The Truth About Why Jeff Skilling's Jail Sentence Got Downsized

Jeffrey Skilling, convicted former Enron Corp. chief executive officer, speaks with a U.S. Marshal as he arrives to the Bob Casey Federal Courthouse in Houston, Texas, U.S.
F. Carter Smith | Bloomberg | Getty Images
Jeffrey Skilling, convicted former Enron Corp. chief executive officer, speaks with a U.S. Marshal as he arrives to the Bob Casey Federal Courthouse in Houston, Texas, U.S.

Jeff Skilling was never convicted of causing Enron's bankruptcy or losing its employees' retirement plans millions of dollars. He was, however, wrongly sentenced to 24 years in jail for doing those things.

On Friday, a federal judge approved a deal resentencing Skilling to just 14 years, six of which he has already served. While that is still quite a long stint behind bars, the reduction means that Skilling is no longer effectively jailed for life.

Skilling was convicted in 2006 on 19 counts, including 12 counts of securities fraud and one count of insider trading. Skilling's offenses added up to 36 points under the federal sentencing guidelines, which would have resulted in a sentence of 188 to 235 months, or 15 to 19 years. But the trial judge added a four-point "enhancement" because Skilling allegedly jeopardized the safety and soundness of a financial institution, namely the employee retirement plans. That four point enhancement meant that Skilling could be sentenced to far more time, 292 to 365 months, 24 to 30 years.
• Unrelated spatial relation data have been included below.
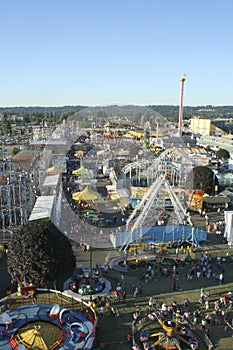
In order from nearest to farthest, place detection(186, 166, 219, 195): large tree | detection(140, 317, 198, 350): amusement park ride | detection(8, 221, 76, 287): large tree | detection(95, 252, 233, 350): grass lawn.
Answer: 1. detection(140, 317, 198, 350): amusement park ride
2. detection(95, 252, 233, 350): grass lawn
3. detection(8, 221, 76, 287): large tree
4. detection(186, 166, 219, 195): large tree

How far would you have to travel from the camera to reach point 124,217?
2397 centimetres

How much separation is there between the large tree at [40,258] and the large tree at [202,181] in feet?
56.1

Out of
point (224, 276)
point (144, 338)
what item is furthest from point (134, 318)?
point (224, 276)

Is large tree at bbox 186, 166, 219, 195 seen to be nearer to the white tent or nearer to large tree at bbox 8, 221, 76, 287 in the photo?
the white tent

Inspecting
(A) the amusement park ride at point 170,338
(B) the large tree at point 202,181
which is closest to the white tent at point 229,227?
(B) the large tree at point 202,181

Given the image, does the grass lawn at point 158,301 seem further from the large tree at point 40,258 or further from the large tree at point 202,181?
the large tree at point 202,181

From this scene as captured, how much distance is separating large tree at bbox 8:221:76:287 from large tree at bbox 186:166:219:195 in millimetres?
17106

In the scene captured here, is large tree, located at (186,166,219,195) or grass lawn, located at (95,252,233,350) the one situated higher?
large tree, located at (186,166,219,195)

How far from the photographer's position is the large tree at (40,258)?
1311cm

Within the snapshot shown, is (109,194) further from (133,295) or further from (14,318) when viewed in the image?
(14,318)

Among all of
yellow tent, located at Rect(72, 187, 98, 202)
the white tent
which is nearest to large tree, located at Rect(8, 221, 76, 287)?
the white tent

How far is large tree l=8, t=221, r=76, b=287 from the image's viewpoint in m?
13.1

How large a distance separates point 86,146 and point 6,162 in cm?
2550

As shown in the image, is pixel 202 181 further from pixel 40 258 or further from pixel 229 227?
pixel 40 258
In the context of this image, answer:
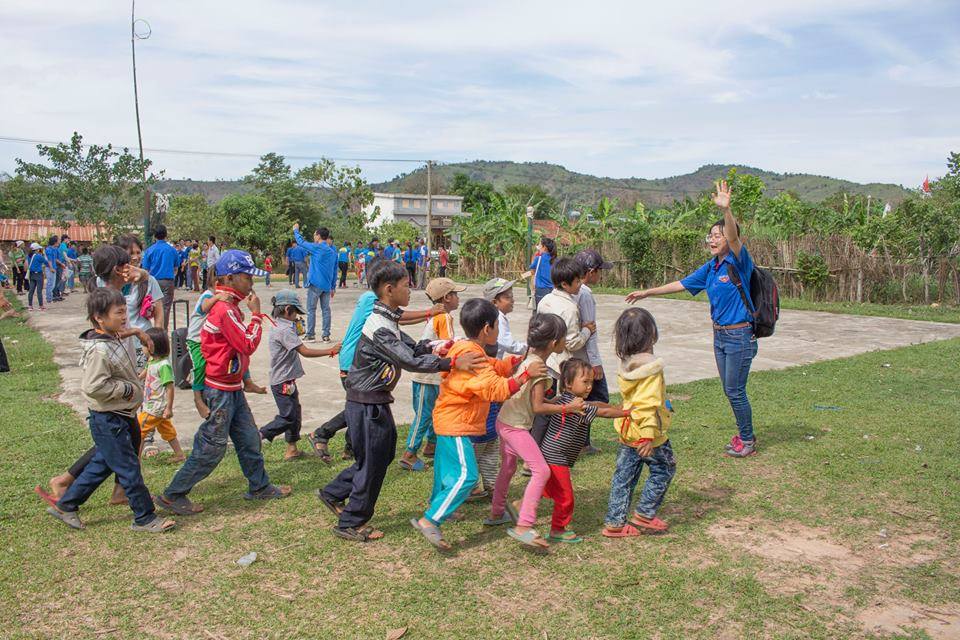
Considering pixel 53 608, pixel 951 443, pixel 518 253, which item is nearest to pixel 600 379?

The result was one of the harshest sentences ever handed down for a white-collar crime. As legal scholar Larry Ribstein pointed out, Skilling got 13 more years than Al Capone.

(Earlier: Former Enron CEO to Ask For Early Release)

Skilling's original sentence was overturned by the Fifth Circuit back in January 2009. The resentencing was delayed by ongoing litigation between federal prosecutors and Skilling lawyers. In 2010, the Supreme Court held that Skilling did not violate a federal law making it a crime to deprive another person of "honest services." The justices, however, declined to overturn Skilling's conviction and a federal appeals court later ruled that the conviction would stand.

Friday's agreement cuts one additional point off Skilling's sentencing level, so that the guidelines prescribe 168 to 210 months.

Skilling's sentence remains the longest of any convicted Enron executive. Former chief financial officer Andrew Fasto received a six year sentence and was released after five years. Chief accountant Richard Causey served less than five years. Both men agreed to testify against Skilling and Enron founder Kenneth Lay (who died before he was sentenced and whose conviction was later vacated). In the eyes of many, the gross disparity between these sentences indicates that Skilling was penalized for exercising his constitutional right to a trial.

"If we are so intent on punishing the wrongdoer with heavy prison time, then how can we accept Andrew Fastow being sentenced to 6 years, or Scott Sullivan receiving 1/5 of the sentence received by Bernie Ebbers. It becomes clear that what we are really doing here is punishing individuals who exercise their right to a jury trial. And permitting the government to continue this practice is not proper," the legal scholar Ellen Pogdar wrote shortly after the sentence was announced.

During his six years in jail, both of Skilling's parents and the youngest of his three children have died.

Skilling's conviction remains controversial. Prior to the trial, Skilling attempted to have the case moved away from Houston, arguing that he could not receive a fair trial. The court declined to relocate the trial. The Supreme Court ultimately rejected an appeal of his conviction on the grounds that the jury was tainted by Houston's hatred of Skilling but three justices agreed that Skilling's trial was unfair.

"For Houstonians," Justice Sonia Sotomayor wrote in an opinion joined by Justices John Paul Stevens and Steven Bryer, "Enron's collapse was an event of once-in-a-generation proportions. Not only was the volume of media coverage immense and frequently intemperate, but the sheer number of victims created a climate in which animosity toward Skilling ran deep and the desire for his conviction was widely shared."

Houston attorney Tom Kirkendall was even more direct, writing that "an angry mob lynched Jeff Skilling."

Skilling has always maintained his innocence. As part of the deal, however, Skilling has agreed to abandon his appeals.